What you are asked to do:
Copy the text of each record below word for word, leaving out the pictures.

Materials provided:
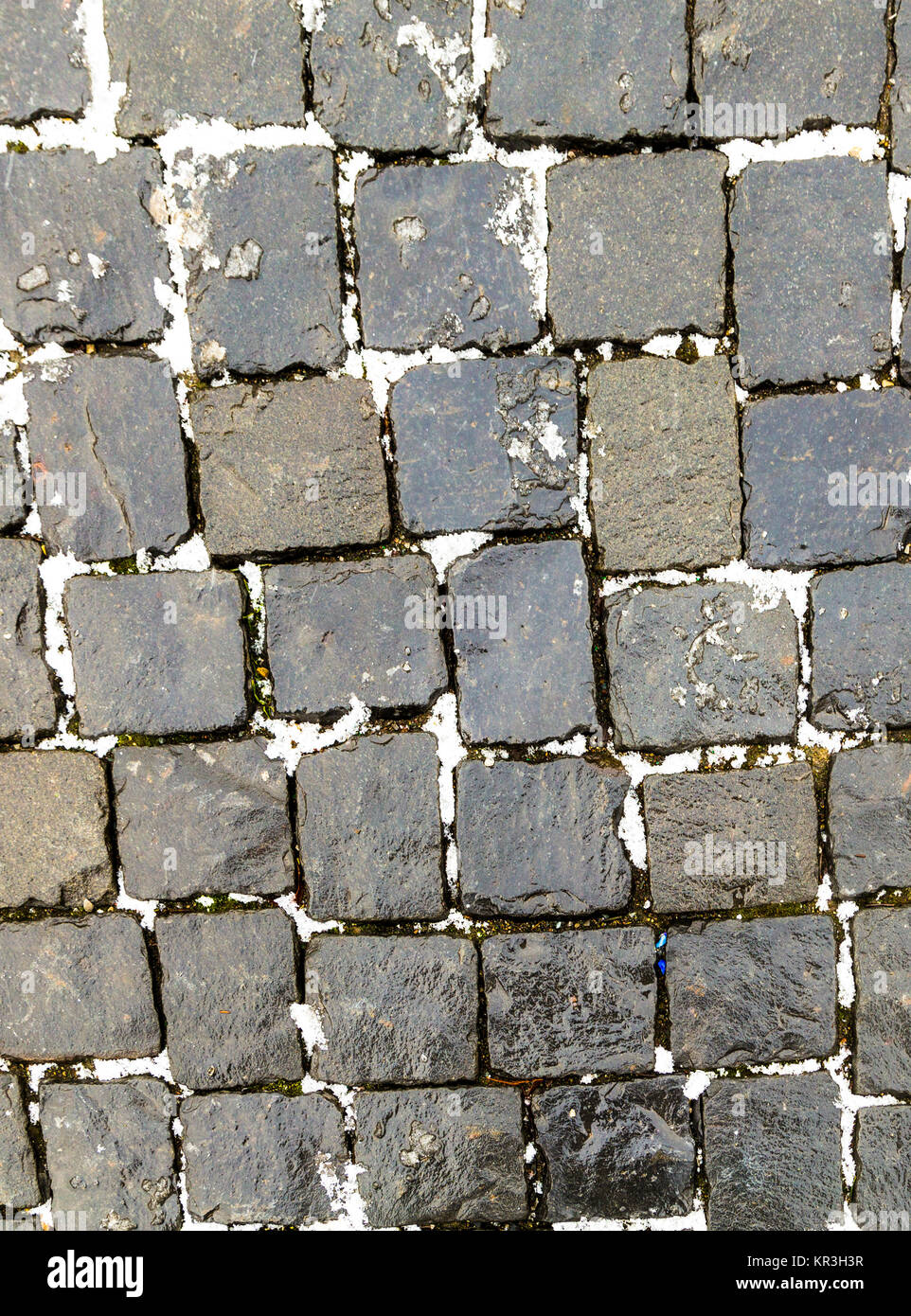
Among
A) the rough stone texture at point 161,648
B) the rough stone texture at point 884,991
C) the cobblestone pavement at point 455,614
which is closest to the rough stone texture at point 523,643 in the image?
the cobblestone pavement at point 455,614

Output for this task:
Among
A) the rough stone texture at point 161,648
B) the rough stone texture at point 884,991
C) the cobblestone pavement at point 455,614
which is closest to the rough stone texture at point 523,643 in the image?
the cobblestone pavement at point 455,614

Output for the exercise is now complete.